--- START Data for this task ---

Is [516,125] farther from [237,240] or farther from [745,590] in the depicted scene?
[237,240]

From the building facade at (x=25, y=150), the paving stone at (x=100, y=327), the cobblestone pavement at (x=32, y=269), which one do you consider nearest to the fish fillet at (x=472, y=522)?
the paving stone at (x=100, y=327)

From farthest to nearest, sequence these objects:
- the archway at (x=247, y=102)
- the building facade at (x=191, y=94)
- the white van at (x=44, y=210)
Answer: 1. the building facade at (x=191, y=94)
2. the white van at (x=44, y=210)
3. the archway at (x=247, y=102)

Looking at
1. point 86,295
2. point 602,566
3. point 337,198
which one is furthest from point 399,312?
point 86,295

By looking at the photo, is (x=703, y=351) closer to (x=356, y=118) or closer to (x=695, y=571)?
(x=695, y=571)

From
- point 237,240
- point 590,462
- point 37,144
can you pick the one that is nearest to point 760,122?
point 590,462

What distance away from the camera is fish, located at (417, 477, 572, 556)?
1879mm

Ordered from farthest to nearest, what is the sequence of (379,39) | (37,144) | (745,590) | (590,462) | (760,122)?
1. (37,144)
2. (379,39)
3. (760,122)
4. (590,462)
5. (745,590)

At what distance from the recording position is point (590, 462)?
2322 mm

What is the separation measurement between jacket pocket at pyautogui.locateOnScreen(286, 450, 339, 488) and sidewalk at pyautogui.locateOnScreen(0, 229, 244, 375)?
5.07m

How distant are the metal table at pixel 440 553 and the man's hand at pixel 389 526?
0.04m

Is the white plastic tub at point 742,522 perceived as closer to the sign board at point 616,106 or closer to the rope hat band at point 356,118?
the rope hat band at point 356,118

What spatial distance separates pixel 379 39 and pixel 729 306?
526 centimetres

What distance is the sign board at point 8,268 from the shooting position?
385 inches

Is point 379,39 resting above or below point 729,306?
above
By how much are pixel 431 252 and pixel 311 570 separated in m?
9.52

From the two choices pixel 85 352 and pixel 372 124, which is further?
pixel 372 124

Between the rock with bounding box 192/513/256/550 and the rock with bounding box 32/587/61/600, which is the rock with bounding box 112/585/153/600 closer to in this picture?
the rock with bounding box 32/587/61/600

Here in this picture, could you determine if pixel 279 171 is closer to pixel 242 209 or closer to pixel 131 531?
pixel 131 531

--- END Data for this task ---

== Stated task ==
Rewrite the stretch from the line containing "Here in this" through the end of the lines, both ends included, with the requests kept as they are and every pixel coordinate in the answers multiplied by 2.3 and rounded to the nearest whole number, halves rounded up. Give back only that stretch.

== Task solution ==
Here in this picture, could you determine if pixel 279 171 is closer to pixel 242 209 or closer to pixel 131 531?
pixel 301 1221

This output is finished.